> **Provided material**:
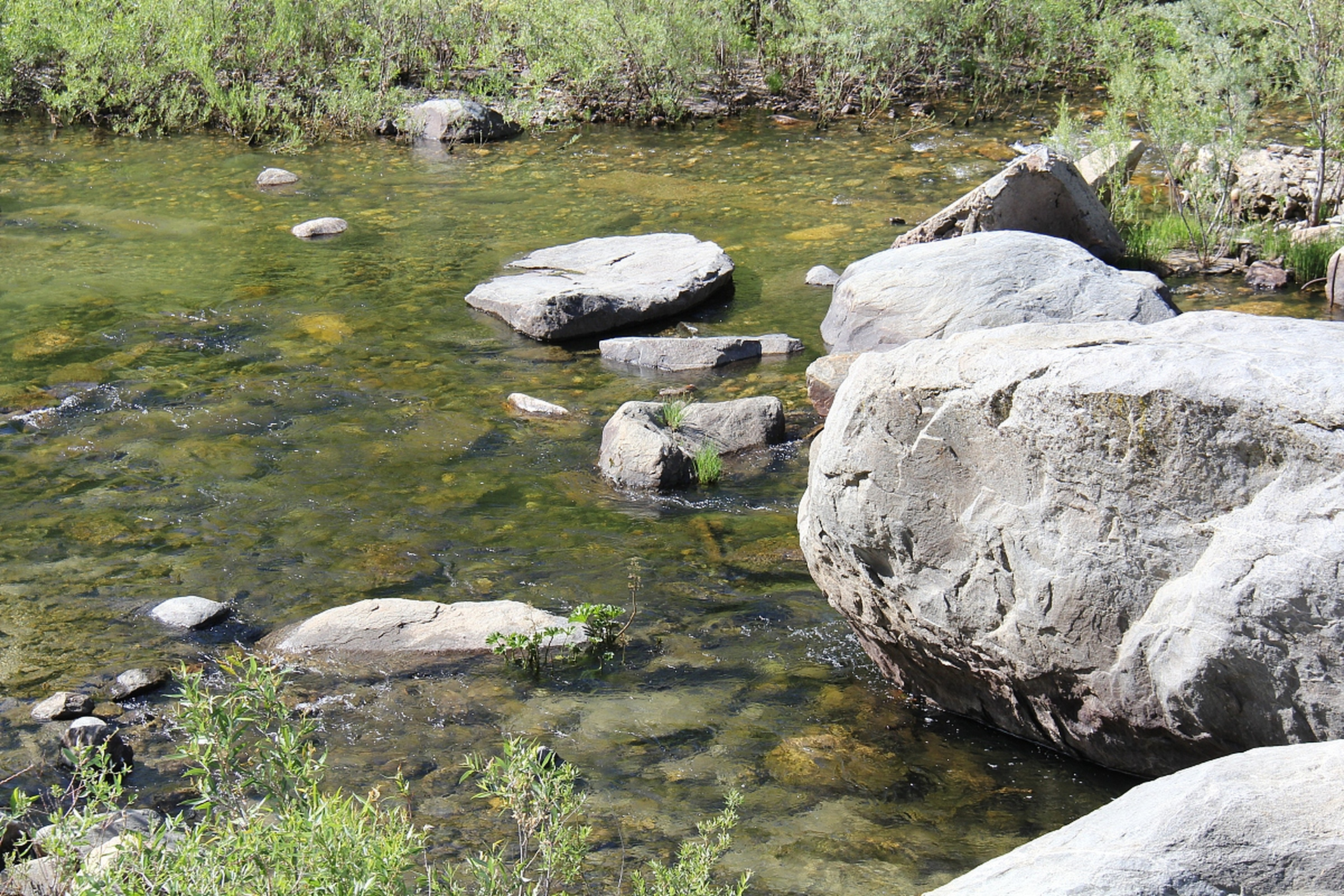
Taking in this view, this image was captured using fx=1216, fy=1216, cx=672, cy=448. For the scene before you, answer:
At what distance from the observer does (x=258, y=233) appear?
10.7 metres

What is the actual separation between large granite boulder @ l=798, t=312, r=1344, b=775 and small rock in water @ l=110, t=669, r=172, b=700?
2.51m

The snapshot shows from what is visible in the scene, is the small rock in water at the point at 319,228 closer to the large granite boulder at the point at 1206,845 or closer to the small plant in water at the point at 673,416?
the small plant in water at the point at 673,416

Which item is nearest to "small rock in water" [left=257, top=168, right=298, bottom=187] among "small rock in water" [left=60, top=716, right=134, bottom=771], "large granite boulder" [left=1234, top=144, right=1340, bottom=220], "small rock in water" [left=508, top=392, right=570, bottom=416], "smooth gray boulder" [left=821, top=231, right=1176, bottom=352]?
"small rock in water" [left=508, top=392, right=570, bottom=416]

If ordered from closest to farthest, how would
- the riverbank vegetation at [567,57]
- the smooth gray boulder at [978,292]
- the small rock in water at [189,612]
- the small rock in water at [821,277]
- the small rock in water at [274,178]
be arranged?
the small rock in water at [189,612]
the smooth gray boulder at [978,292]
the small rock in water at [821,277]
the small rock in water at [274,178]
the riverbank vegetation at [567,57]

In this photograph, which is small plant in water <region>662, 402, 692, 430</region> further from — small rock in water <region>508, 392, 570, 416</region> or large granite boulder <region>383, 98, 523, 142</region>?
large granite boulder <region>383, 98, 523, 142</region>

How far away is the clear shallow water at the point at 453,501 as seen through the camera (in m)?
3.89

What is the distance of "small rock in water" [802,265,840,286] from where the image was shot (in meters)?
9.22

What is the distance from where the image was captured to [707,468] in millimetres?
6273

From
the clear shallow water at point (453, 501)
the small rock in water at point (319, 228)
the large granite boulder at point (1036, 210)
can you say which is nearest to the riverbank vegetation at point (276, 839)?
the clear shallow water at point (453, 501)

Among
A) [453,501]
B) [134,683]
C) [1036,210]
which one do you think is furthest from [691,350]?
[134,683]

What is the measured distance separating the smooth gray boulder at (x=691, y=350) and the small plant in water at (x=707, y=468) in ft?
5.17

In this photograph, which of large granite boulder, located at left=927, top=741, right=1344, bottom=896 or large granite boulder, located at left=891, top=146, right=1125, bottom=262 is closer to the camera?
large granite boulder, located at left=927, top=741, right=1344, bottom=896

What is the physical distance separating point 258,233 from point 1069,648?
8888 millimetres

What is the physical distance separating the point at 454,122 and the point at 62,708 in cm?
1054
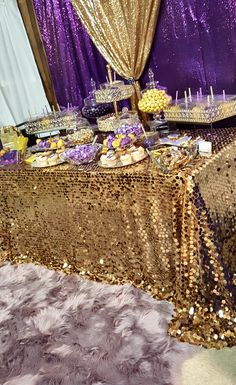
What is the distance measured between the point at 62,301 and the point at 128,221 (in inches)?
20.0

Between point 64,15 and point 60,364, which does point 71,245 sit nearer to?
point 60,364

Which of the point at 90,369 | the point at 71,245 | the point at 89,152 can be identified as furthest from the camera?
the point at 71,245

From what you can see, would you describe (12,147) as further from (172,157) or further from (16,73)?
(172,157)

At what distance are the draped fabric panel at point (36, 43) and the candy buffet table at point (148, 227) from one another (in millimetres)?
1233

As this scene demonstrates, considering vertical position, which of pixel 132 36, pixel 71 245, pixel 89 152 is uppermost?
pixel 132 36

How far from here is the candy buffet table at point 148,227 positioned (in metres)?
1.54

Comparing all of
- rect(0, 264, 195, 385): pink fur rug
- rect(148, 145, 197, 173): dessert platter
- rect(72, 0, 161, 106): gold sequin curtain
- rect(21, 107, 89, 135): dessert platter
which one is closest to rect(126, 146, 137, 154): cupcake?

> **Set task**: Update all the lines above so that "dessert platter" becomes "dessert tray" everywhere. Change nothing else, and leave the pictures out.

> **Complete output**:
Taking in this view, this image was captured using fx=1216, fy=1216, cx=672, cy=448. For the scene before you, answer:
At what distance from the observer does (x=258, y=233) appear?
10.7 metres

What is the actual separation between large granite boulder @ l=798, t=312, r=1344, b=775 and small rock in water @ l=110, t=669, r=172, b=700?
2.51m

The snapshot shows from what is visible in the scene, is the small rock in water at the point at 319,228 closer to the large granite boulder at the point at 1206,845 or closer to the small plant in water at the point at 673,416?
the small plant in water at the point at 673,416

Which item is nearest to "small rock in water" [left=257, top=168, right=298, bottom=187] among "small rock in water" [left=60, top=716, right=134, bottom=771], "large granite boulder" [left=1234, top=144, right=1340, bottom=220], "small rock in water" [left=508, top=392, right=570, bottom=416], "smooth gray boulder" [left=821, top=231, right=1176, bottom=352]?
"small rock in water" [left=508, top=392, right=570, bottom=416]

If ordered from closest to farthest, how would
- the riverbank vegetation at [567,57]
- the smooth gray boulder at [978,292]
- the small rock in water at [189,612]
- the small rock in water at [821,277]
- the small rock in water at [274,178]
be arranged?
the small rock in water at [189,612]
the smooth gray boulder at [978,292]
the small rock in water at [821,277]
the small rock in water at [274,178]
the riverbank vegetation at [567,57]

In this photograph, which is small plant in water <region>662, 402, 692, 430</region> further from — small rock in water <region>508, 392, 570, 416</region> or large granite boulder <region>383, 98, 523, 142</region>?
large granite boulder <region>383, 98, 523, 142</region>

How far away is the clear shallow water at the point at 453,501 as seen through the camera (in m)?
3.89

What is the distance of "small rock in water" [802,265,840,286] from where the image was shot (in meters)?
9.22

What is the distance from where the image was captured to [707,468] in millimetres?
6273

From
the clear shallow water at point (453, 501)
the small rock in water at point (319, 228)
the large granite boulder at point (1036, 210)
can you say which is nearest to the riverbank vegetation at point (276, 839)?
the clear shallow water at point (453, 501)

Among
A) [453,501]
B) [134,683]
C) [1036,210]
which one do you think is furthest from [691,350]?
[134,683]

What is the measured distance separating the smooth gray boulder at (x=691, y=350) and the small plant in water at (x=707, y=468) in ft?
5.17

In this photograph, which of large granite boulder, located at left=927, top=741, right=1344, bottom=896 or large granite boulder, located at left=891, top=146, right=1125, bottom=262 is closer to the camera?
large granite boulder, located at left=927, top=741, right=1344, bottom=896

What is the physical distance separating point 258,233 from point 1069,648?
8888 millimetres

What is the physical distance separating the point at 454,122 and the point at 62,708 in cm?
1054
What is the distance measured between the point at 62,301 and the point at 128,221 (in inches)?
20.0

Between point 64,15 and point 60,364, which does point 71,245 sit nearer to?
point 60,364

Which of the point at 90,369 | the point at 71,245 | the point at 89,152 can be identified as furthest from the camera?
the point at 71,245

From what you can see, would you describe (12,147) as further from (172,157) or further from (16,73)?
(172,157)

At what distance are the draped fabric panel at point (36, 43) and the candy buffet table at point (148, 227) from one another (in millimetres)?
1233

As this scene demonstrates, considering vertical position, which of pixel 132 36, pixel 71 245, pixel 89 152 is uppermost?
pixel 132 36

How far from here is the candy buffet table at point 148,227 positioned (in metres)?
1.54

Comparing all of
- rect(0, 264, 195, 385): pink fur rug
- rect(148, 145, 197, 173): dessert tray
- rect(72, 0, 161, 106): gold sequin curtain
- rect(21, 107, 89, 135): dessert tray
which one is closest to rect(126, 146, 137, 154): cupcake?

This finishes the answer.